North Korea internet consists of only 1,024 IP addresses

The scale of the recent Internet failures in North Korea? Every single one of their 1,024 IP addresses. Yes, you read that right.

@paulyalcorn
Published Tue, Dec 23 2014 9:06 AM CST   |   Updated Tue, Nov 3 2020 12:11 PM CST

The North Korean internet failures have generated a massive amount of international press coverage. One would expect this to be the work of a sophisticated group of hackers, possibly even with the funding of the United States, or other governments wishing to stem the tide of North Korean hackers. Turns out, a 12 year old kid can likely do it. North Korea only has 1,024 IP addresses for the entire country, compared to the 1.5 Billion IP addresses in the United States.

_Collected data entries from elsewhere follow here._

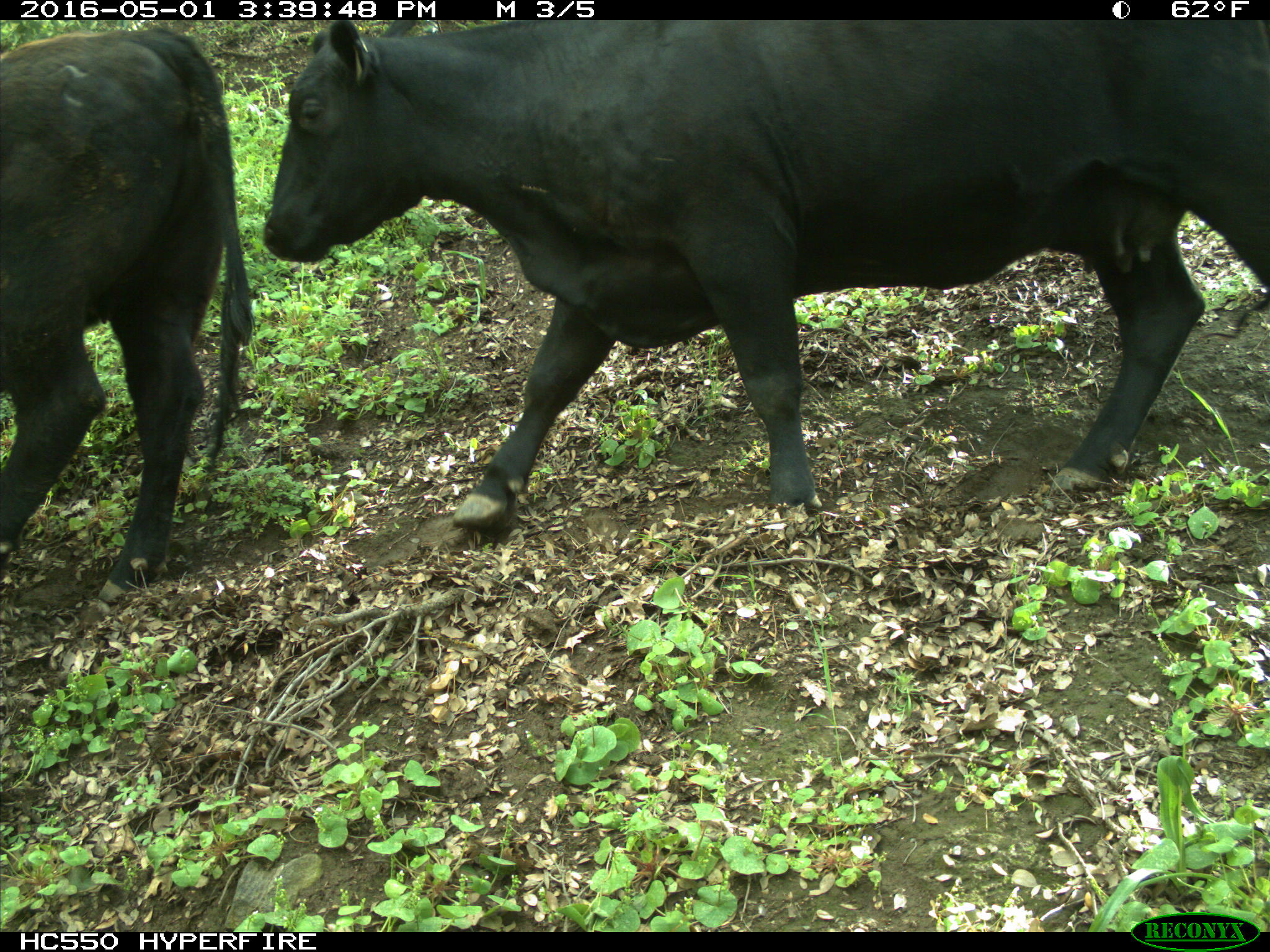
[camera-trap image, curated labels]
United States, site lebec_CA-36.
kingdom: Animalia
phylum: Chordata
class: Mammalia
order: Artiodactyla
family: Bovidae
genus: Bos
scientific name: Bos taurus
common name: domestic cow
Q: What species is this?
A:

North Korea internet consists of only 1,024 IP addresses | TweakTown.com

There are potentially thousands of computers behind each IP address, but the odds of that are very unlikely. Sanctions and embargoes have severely limited access to computers. Researchers monitoring the North Korean internet have detected a few PlayStations and Xboxes on the network, and one solitary MacBook has been detected....in the entire country. The North Korean agency responsible for hacking is likely contained behind only a few IP addresses, so isolating and monitoring them shouldn't be too taxing for a heavyweight like the NSA. North Korean citizens have very limited access to the internet, which is reserved for government officials, foreign ambassadors, and relief agencies.

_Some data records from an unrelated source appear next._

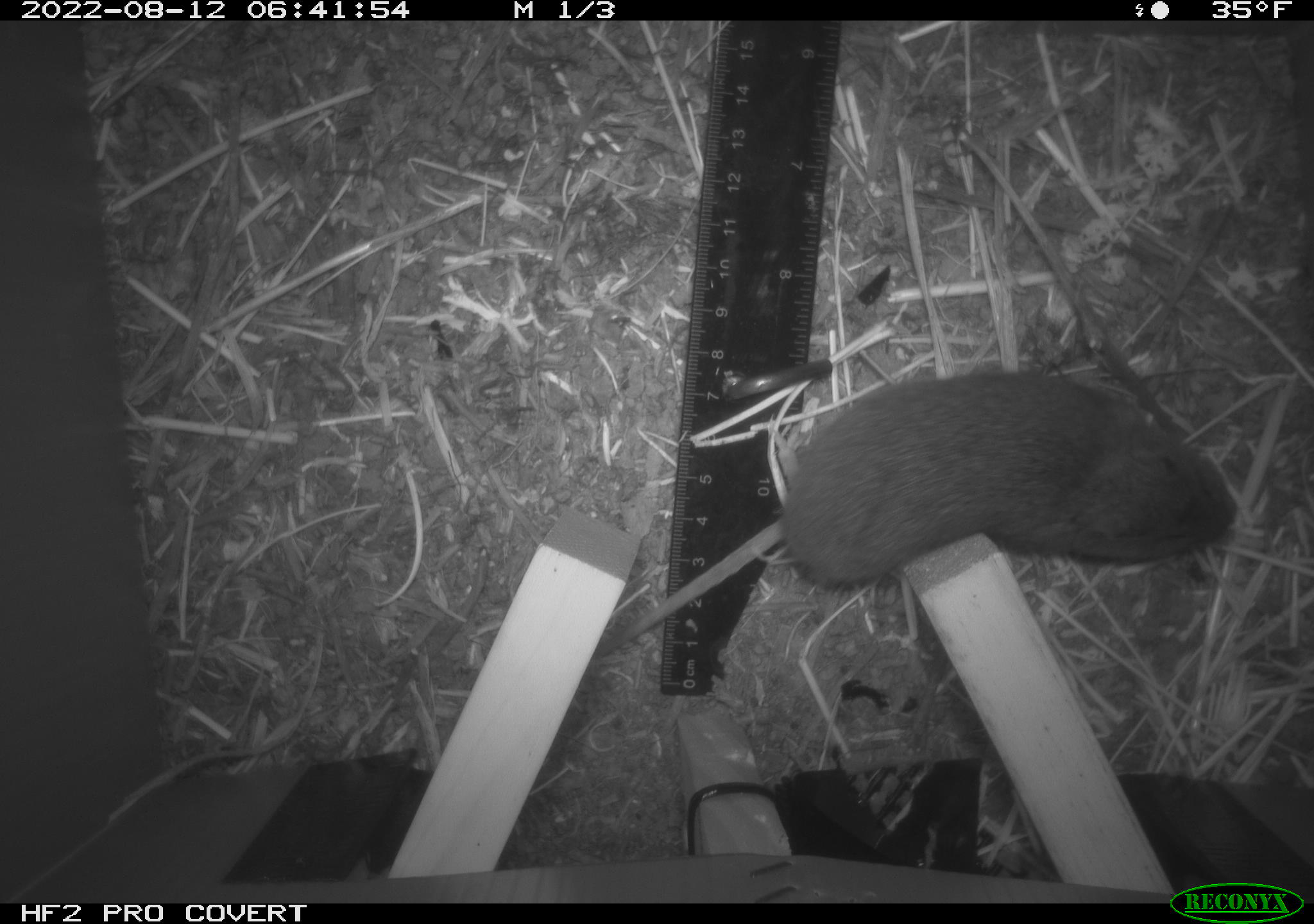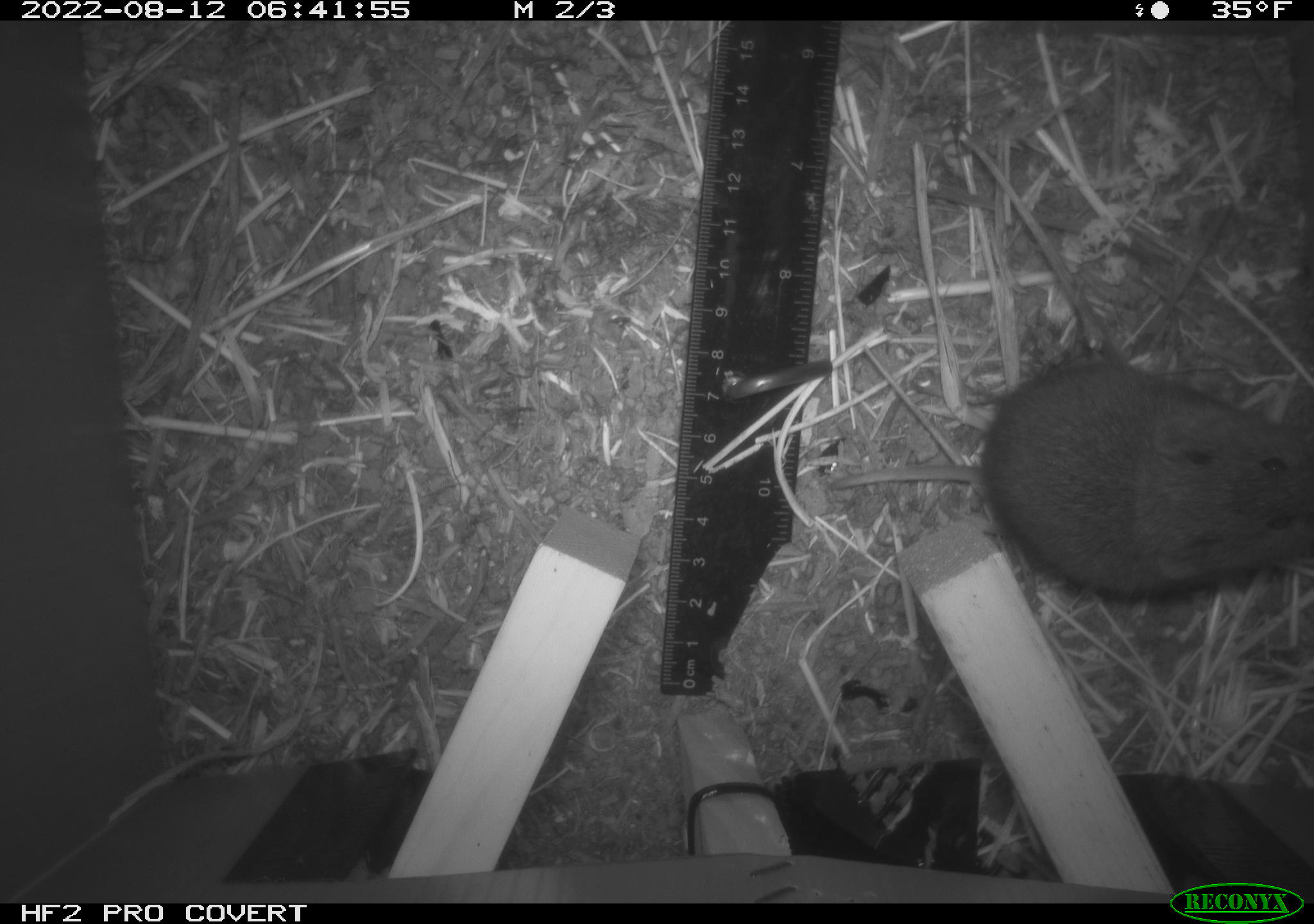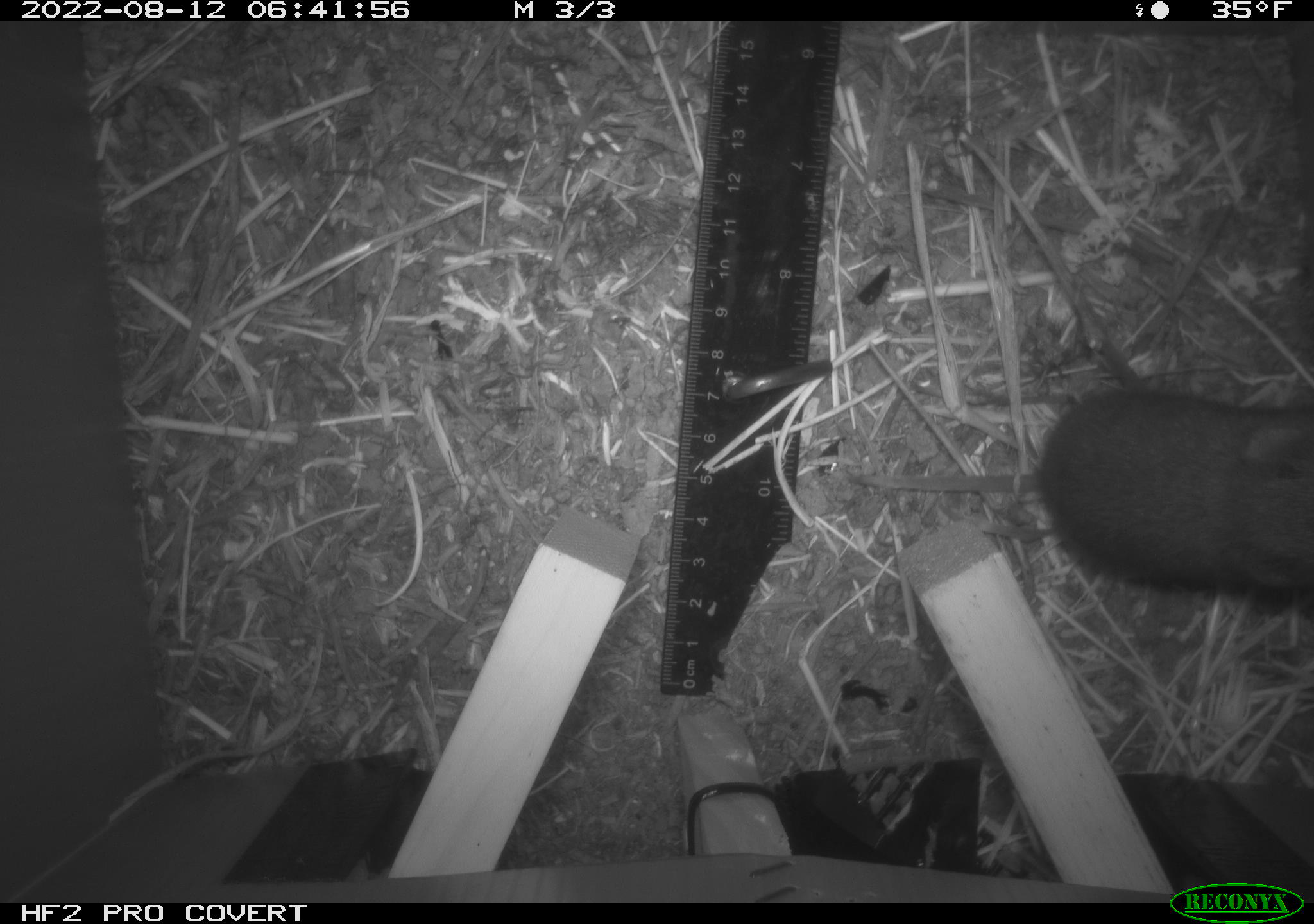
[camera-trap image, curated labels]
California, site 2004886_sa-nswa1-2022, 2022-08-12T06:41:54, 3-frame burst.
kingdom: Animalia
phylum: Chordata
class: Mammalia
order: Rodentia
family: Cricetidae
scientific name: Cricetidae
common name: hamsters, voles, lemmings, and allies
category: cricetidae family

North Korean internet connections are routed through China and have the bandwidth equivalent of roughly 1,000 U.S. households with high-speed internet. There is access to a heavily censored and government controlled public internet called the Kwangmyong, but considering the economic malaise there can't be many accessing it, and censoring can't be a very big task. North Korea has one of the smallest internet presences in the world, and there are only roughly 5,500 websites with virtually no outside access for the general public. The recent blackouts could have even been the work of the North Korean government to block retaliatory attacks, but like just about anything that happens in the shadowy regime, we will never know.